In our examination, we have assumed the genuineness of all signatures, the authenticity of all documents submitted to us as original documents and the conformity to original documents of all documents submitted to us as copies. In addition, we have assumed (i) the legal capacity of natural persons who are signatories to the documents examined by us and (ii) the legal power and authority of all persons signing on behalf of the parties to such documents
On the basis of the foregoing and subject to the assumptions and qualifications set forth in this letter, we are of the opinion, as of the date hereof, that (i) the Shares have been duly authorized for issuance by all necessary action on the part of the Company and (ii) when the Shares are (a) issued and delivered against receipt by the Company of payment therefor in accordance with the terms of the Purchase Agreement and (b) if applicable, countersigned by the transfer agent, the Shares will be validly issued, fully paid and nonassessable.
The opinions expressed herein are limited to the federal laws of the United States of America, the laws of the State of New York and the Delaware Statutory Trust Act. We are members of the bar of the State of New York. We express no opinion concerning the laws of any other jurisdiction, and we express no opinion concerning any state securities or "blue sky" laws, rules or regulations, or any federal, state, local or foreign laws, rules or regulations relating to the offer and/or sale of the Shares. The opinions expressed herein are based upon the law in effect and the documentation and facts known to us on the date hereof.
This opinion letter has been prepared solely for your use in connection with the Registration Statement. We assume no obligation to advise you of any changes in the foregoing subsequent to the date of this opinion.
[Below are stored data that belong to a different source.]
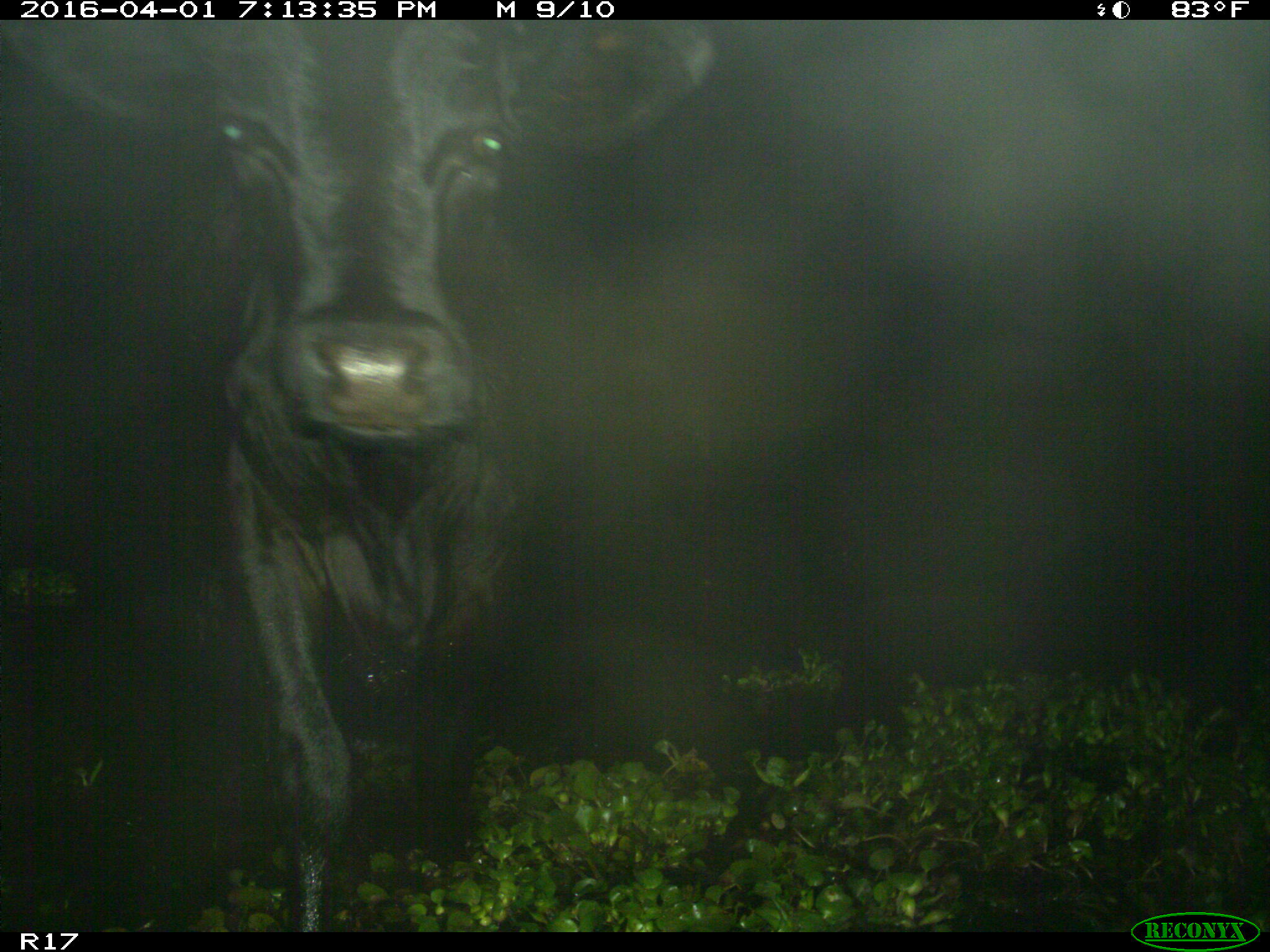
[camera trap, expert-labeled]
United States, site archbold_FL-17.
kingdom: Animalia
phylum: Chordata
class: Mammalia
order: Artiodactyla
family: Bovidae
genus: Bos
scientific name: Bos taurus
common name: domestic cow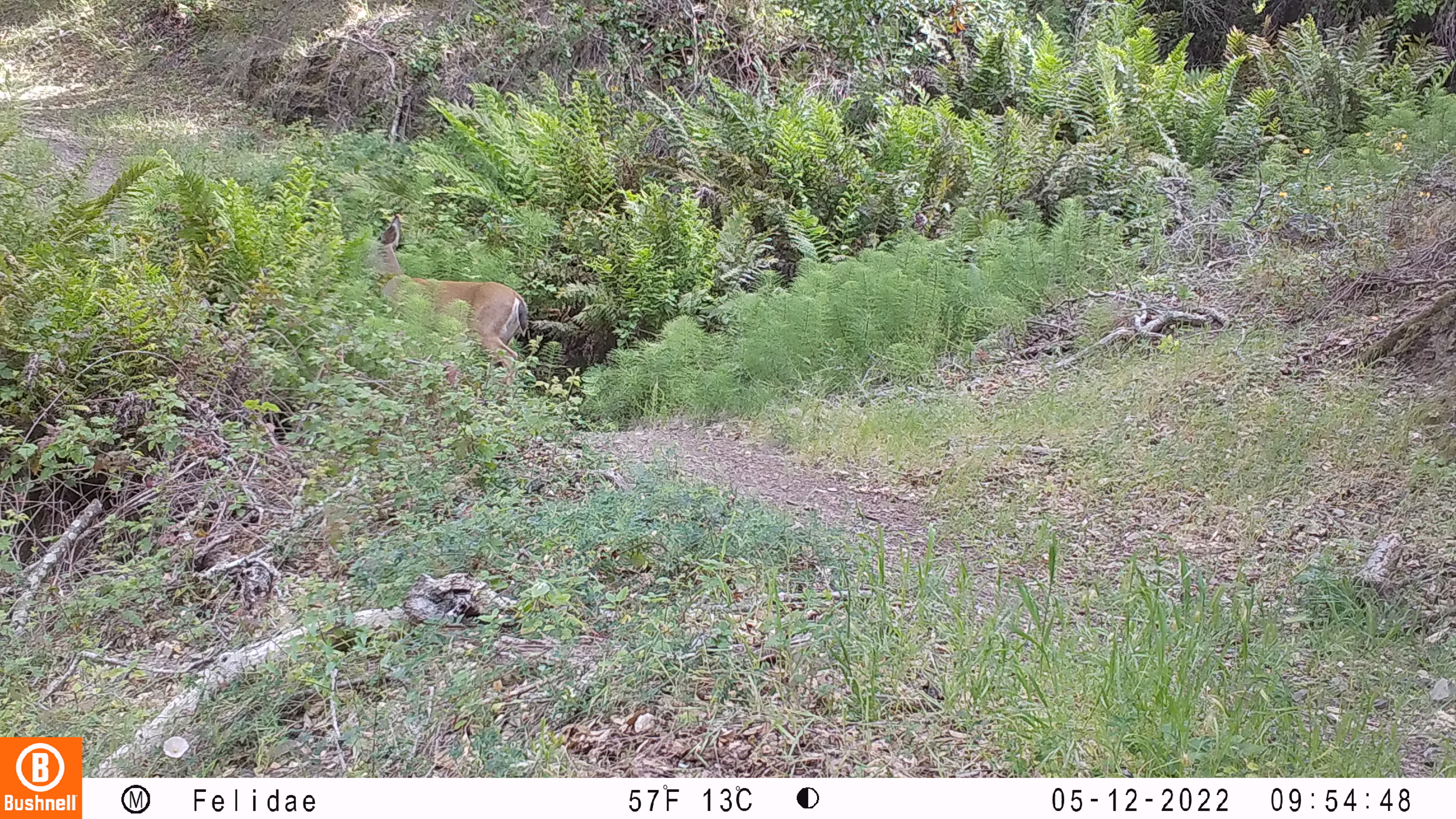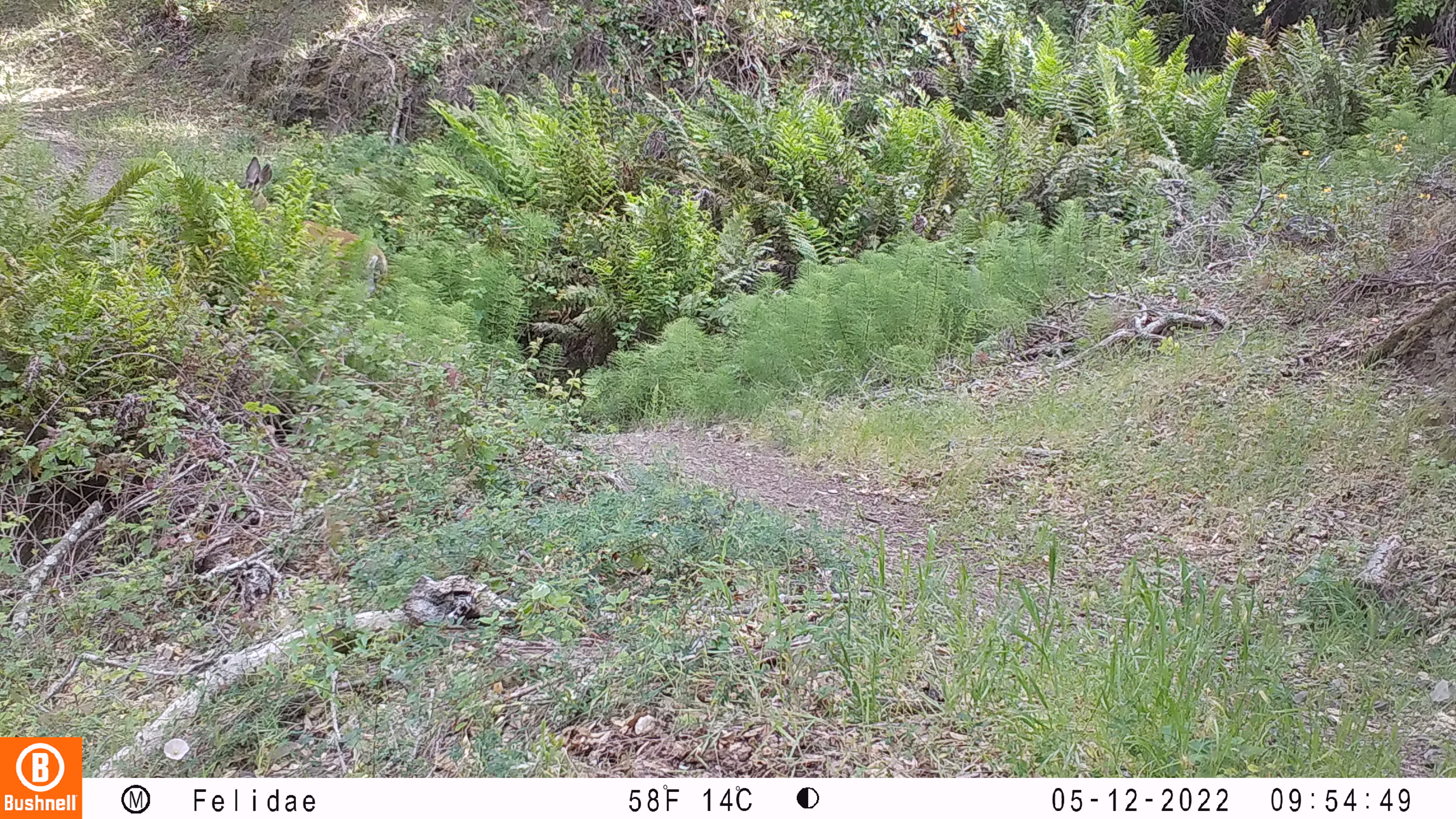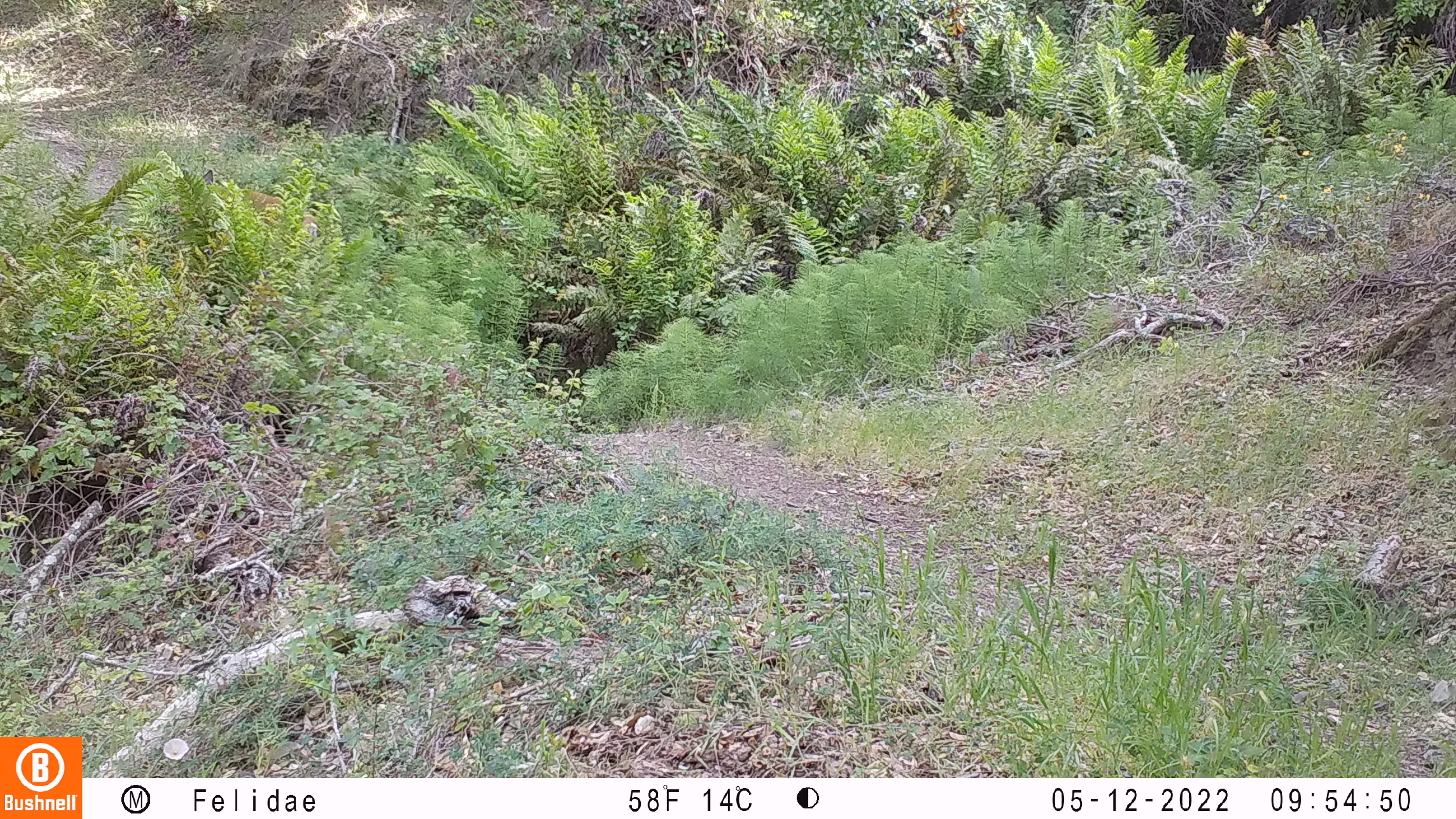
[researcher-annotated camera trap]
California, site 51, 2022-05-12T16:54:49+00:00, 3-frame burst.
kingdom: Animalia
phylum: Chordata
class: Mammalia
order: Artiodactyla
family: Cervidae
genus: Odocoileus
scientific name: Odocoileus hemionus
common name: mule deer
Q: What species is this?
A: Mule deer (Odocoileus hemionus).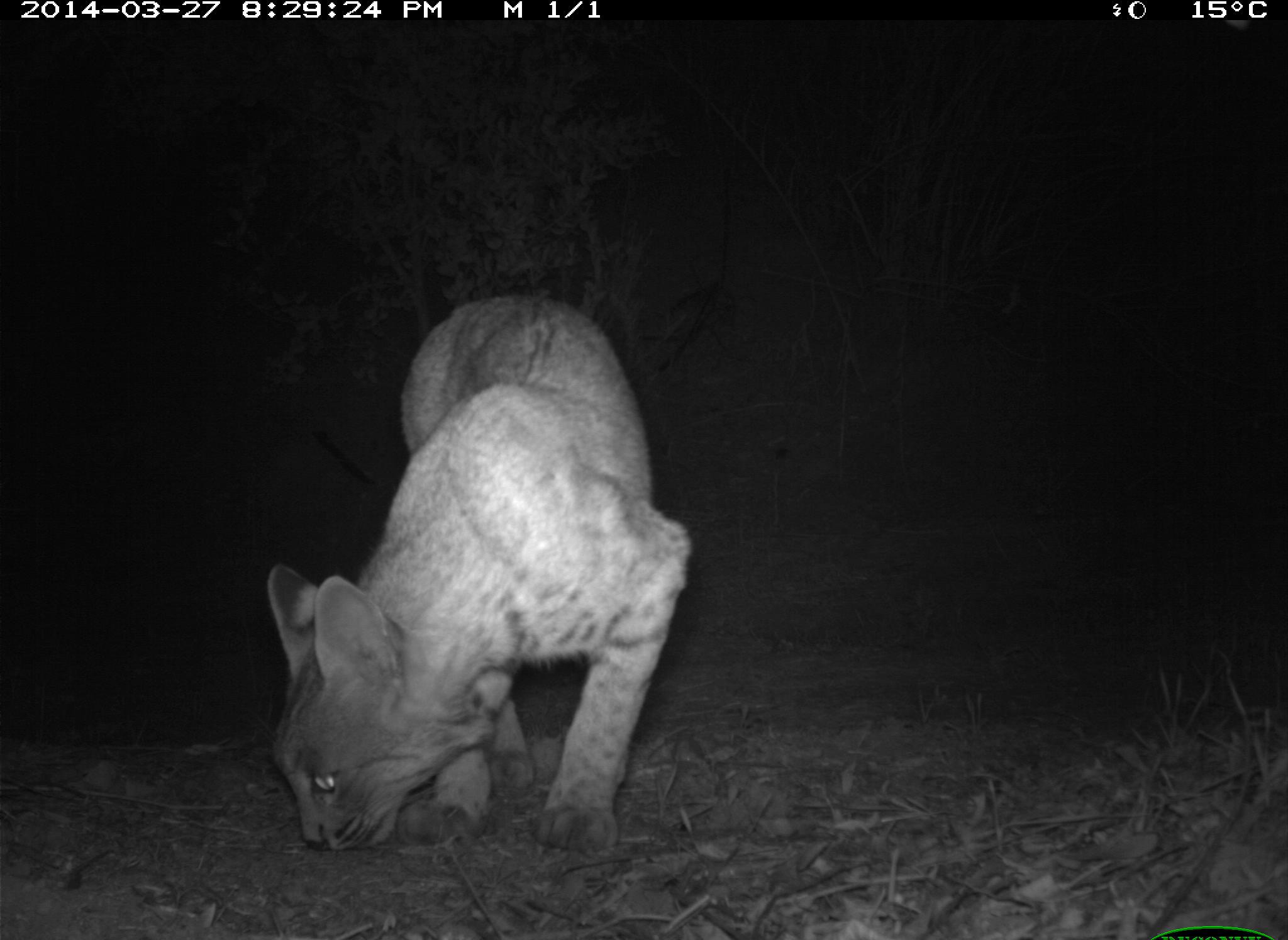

We hereby consent to the filing of this opinion as an exhibit to the Company’s Registration Statement and to the reference to this firm under the caption “Legal Counsel” in the prospectus which forms a part of the Registration Statement. In giving such consent, we do not thereby admit that we are in the category of persons whose consent is required under Section 7 of the Securities Act or the rules and regulations of the Commission thereunder.